- Required task 1
Print the rows word for word, starting at the first line of the rows and ending at the line that contains "817, 1161, 842)".

- Extract provided
Ken Burns is no doubt a passionate filmmaker and historian. His ambitious production, "The War," is often maddening, sad, draining, hopeful, slow, exciting, repetitious, spectacular, honest, cliche, and frustrating. In other words, this is a series of films that will test your patience, yet often reward you with some of the most honest appraisals of World War II put on film.

WWII has been forever ingrained in our collective conscience as "The Good War." Newsreels and Hollywood sanitized this fierce and tragic time in history. Many of our parents and grandparents who fought the war didn't talk about it. At least many of the veterans I've meet or who have known rarely, if ever, said a word about their experiences. It was the good fight. We defeated the Nazis and Japanese. There were causalities on our side, but we didn't often see the aftermath.

In this ambitious six part series, aired on PBS and now on DVD, Ken Burns and co-director Lynn Novick guide viewers on a long journey into the war. For the first time that I can recall, a documentary goes into the frightening and terrible toll that war takes on soldiers and their families. Besides modern films like "Saving Private Ryan" (1998) and the HBO series "Band of Brothers" (2001), WWII has been a war seen through the eyes of grainy film footage of planes being shot down, and people cheering in the streets of Paris after the American forces take over. Not that the real footage of the brutality of this war has never been seen. But Burns' production uses it, almost to a fault, to underscore the losses our country suffered. This is not a sanitized vision of WWII. We also see, through the eyes of veterans and civilians, the war through their eyes.


Covering approximately 15 hours running time, "The War" is difficult and relentless, at times, to sit through part-by-part. What I can convey is that this isn't a John Wayne movie with idealized battles and little blood loss. It's not sentimental where as you cry on each song cue. This is a series that sticks with you, despite its weaknesses. You come away drained, and that's after watching the first few hours of it. Even though the series as a whole runs at a brisk pace, the underlying tone that Burns and Novick set is undeniably somber. Despite the last few minutes of the program highlighting our win over the Nazis and Japan, one leaves this series sad and beaten.

- Material for this exercise
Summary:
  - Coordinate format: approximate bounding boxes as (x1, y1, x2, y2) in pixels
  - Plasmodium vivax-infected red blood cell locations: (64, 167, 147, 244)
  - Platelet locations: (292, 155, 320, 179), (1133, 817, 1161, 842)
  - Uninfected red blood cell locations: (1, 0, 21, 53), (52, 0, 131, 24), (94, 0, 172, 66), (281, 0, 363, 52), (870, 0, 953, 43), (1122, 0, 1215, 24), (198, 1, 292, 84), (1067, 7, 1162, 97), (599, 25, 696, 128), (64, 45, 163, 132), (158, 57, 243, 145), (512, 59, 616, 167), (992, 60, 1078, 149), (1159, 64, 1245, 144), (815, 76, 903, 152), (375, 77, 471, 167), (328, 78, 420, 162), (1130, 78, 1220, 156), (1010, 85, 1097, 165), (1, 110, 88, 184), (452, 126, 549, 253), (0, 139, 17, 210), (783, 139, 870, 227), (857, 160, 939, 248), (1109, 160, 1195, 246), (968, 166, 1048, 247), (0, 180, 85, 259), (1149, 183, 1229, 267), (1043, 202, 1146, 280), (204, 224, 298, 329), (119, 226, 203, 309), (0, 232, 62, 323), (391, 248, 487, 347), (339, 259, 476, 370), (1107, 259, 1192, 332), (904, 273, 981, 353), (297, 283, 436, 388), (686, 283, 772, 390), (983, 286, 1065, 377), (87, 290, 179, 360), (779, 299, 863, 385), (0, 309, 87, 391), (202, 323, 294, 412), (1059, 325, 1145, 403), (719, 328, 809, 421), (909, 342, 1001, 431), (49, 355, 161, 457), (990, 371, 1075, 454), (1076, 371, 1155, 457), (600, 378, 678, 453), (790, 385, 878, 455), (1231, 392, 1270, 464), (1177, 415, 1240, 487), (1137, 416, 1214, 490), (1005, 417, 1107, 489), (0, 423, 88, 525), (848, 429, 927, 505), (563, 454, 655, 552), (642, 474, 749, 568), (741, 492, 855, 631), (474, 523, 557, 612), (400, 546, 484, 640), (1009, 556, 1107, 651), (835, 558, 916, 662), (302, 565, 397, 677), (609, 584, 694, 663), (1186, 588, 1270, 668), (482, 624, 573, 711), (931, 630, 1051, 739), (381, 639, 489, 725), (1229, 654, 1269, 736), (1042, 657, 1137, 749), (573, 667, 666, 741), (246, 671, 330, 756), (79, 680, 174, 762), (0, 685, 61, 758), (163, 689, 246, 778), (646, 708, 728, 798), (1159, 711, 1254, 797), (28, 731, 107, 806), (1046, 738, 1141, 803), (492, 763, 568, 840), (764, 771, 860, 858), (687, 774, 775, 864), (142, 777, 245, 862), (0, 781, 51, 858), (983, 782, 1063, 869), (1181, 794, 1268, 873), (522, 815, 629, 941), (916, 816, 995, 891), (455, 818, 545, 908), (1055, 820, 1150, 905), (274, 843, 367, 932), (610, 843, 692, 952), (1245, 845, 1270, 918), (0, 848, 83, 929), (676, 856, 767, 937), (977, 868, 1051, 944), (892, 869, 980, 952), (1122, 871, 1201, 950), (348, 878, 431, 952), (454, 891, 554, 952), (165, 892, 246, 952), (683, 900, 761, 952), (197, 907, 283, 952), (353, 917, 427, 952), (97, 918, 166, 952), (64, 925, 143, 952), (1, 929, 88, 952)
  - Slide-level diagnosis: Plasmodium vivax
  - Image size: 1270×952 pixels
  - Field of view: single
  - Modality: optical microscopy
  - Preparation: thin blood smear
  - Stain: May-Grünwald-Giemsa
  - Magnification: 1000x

- Required task 2
Output the stretch of the review of "The War" word for word, starting at "WWII has been forever" and ending at "see the aftermath.".

- Worked solution 1
Summary:
  - Coordinate format: approximate bounding boxes as (x1, y1, x2, y2) in pixels
  - Plasmodium vivax-infected red blood cell locations: (64, 167, 147, 244)
  - Platelet locations: (292, 155, 320, 179), (1133, 817, 1161, 842)

- Worked solution 2
WWII has been forever ingrained in our collective conscience as "The Good War." Newsreels and Hollywood sanitized this fierce and tragic time in history. Many of our parents and grandparents who fought the war didn't talk about it. At least many of the veterans I've meet or who have known rarely, if ever, said a word about their experiences. It was the good fight. We defeated the Nazis and Japanese. There were causalities on our side, but we didn't often see the aftermath.